Photo by Navdeep Singh Dhillon
So Kavi will be 3 months old next week. And lucky for me, I have the privilege of being able to work from home, so I've gotten to spend pretty much all day, every day with my little one.
But because I work for myself, I haven't really had a maternity leave at all. And I've come to the realization that I really haven't been away from the baby for more than a few hours.
This has been an adventure unlike any other I've had before. And it's been really, really hard balancing the baby's needs with my work as a freelance writer, but I've managed. Still, everyone needs a break once in a while. Which was why I was really looking forward to going to my annual writer's conference last week. (I was pregnant with Kavi at the last one!)
It's one of those things people do to grow their businesses, to recharge and reinvigorate, and to meet with contacts and others in the same position, so it's something I had planned and scheduled before Kavya was born. But after the baby came, I pretty much forgot about it. So it sort of snuck up on me last week, when I made a mad dash to prep for the conference. And that's when it struck me that I hadn't left Kavi for longer than a few hours yet, even though she's almost 3 months old.
My conference wasn't far -- just a short trek to Manhattan's Upper East Side. But leaving my apartment early that morning, with my husband and the baby still tucked snuggly into bed, I felt like I was traveling cross-country. And I knew that my husband would be fine with the baby. He had a good stash of breast milk in the fridge, he was superbly adept at changing diapers, and Kavi is definitely a daddy's girl. They had a great time playing all day. But it was still rough -- on me.

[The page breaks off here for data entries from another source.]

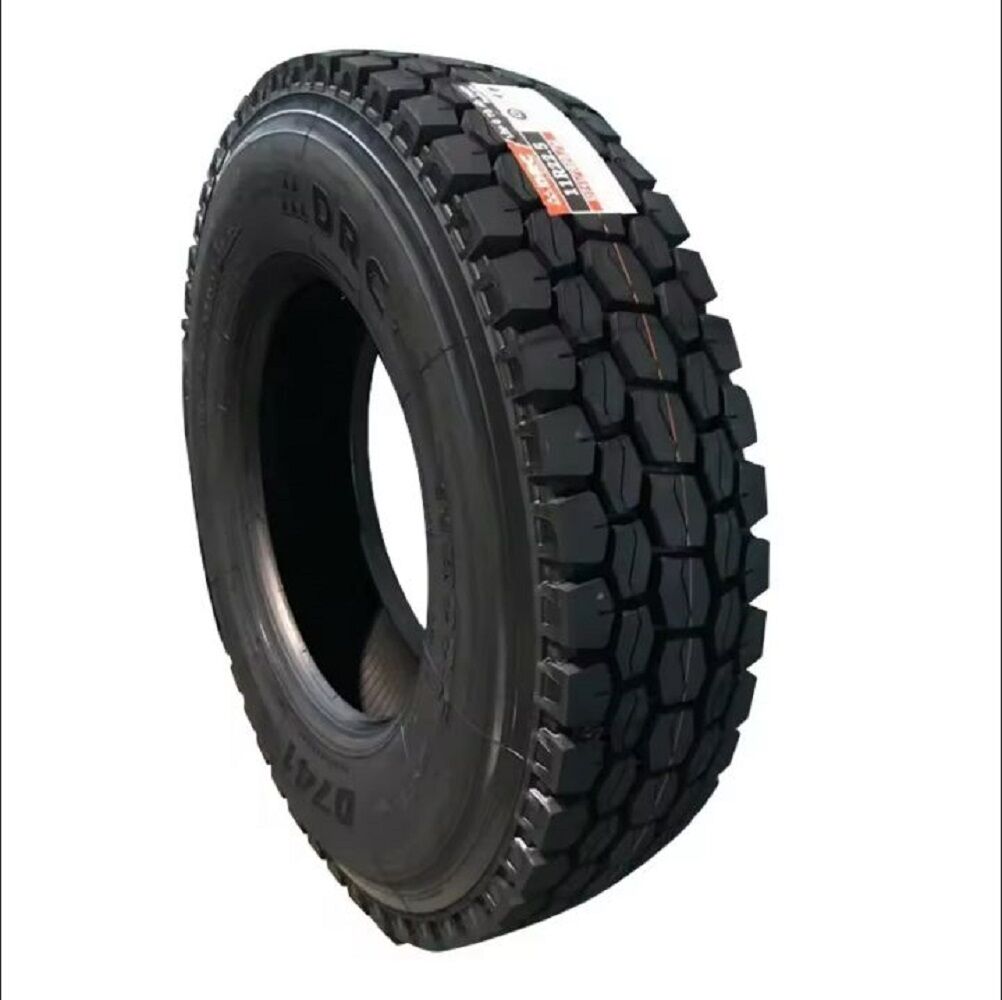 Used Truck Tires New 29.5-25 Bias Tire 11R22.5 ECE Certified OTR E3 L3 295 80r22.5 275 70r22.5 Aelous Car Tyres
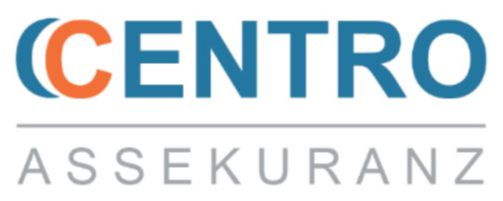 Logo der Firma CENTRO ASSEKURANZ GmbH aus Harzgerode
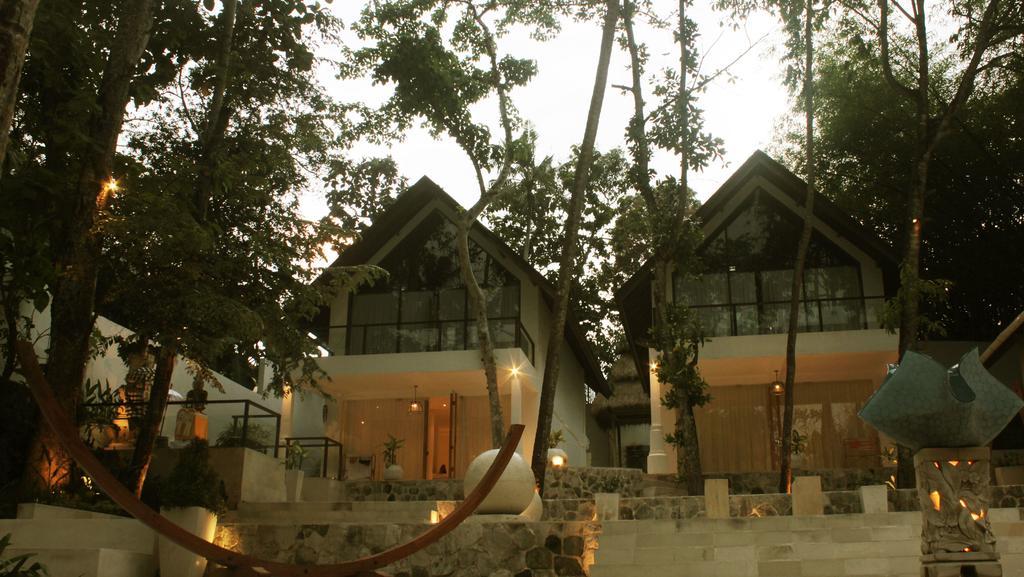 Cepaka Villa Greenday חדר תמונה
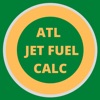 ATL Jet Fuel Calculation - iPhoneアプリ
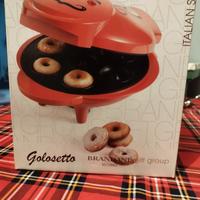 Fornetto per ciambelline e muffin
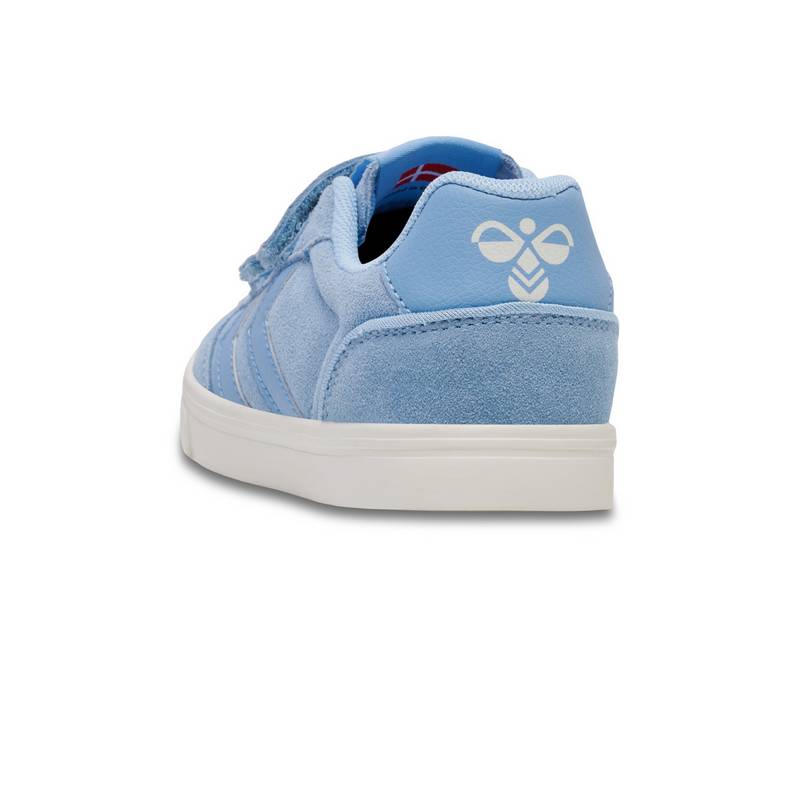 hummel STADIL 3.0 Sneaker Kinder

Once I got to the conference, I sort of felt like I was back in my element, hanging out with fellow writers, gaining insights from panelists, schmoozing even. I hadn't done it in so long, it was almost refreshing. But I did miss Kavi and I checked in a few times during the day. And I know, as she gets bigger and my business grows, that I'll have to be away from her more frequently. Especially if I decide to add grad school to the mix. Luckily, I have great support in my husband and my family -- plus lots of willing babysitters. Still, it's hard to reconcile being away from my baby as a fact of life, a circumstance that will actually make baby -- and mommy -- a happier person in the long run.
How did you deal with going back to work?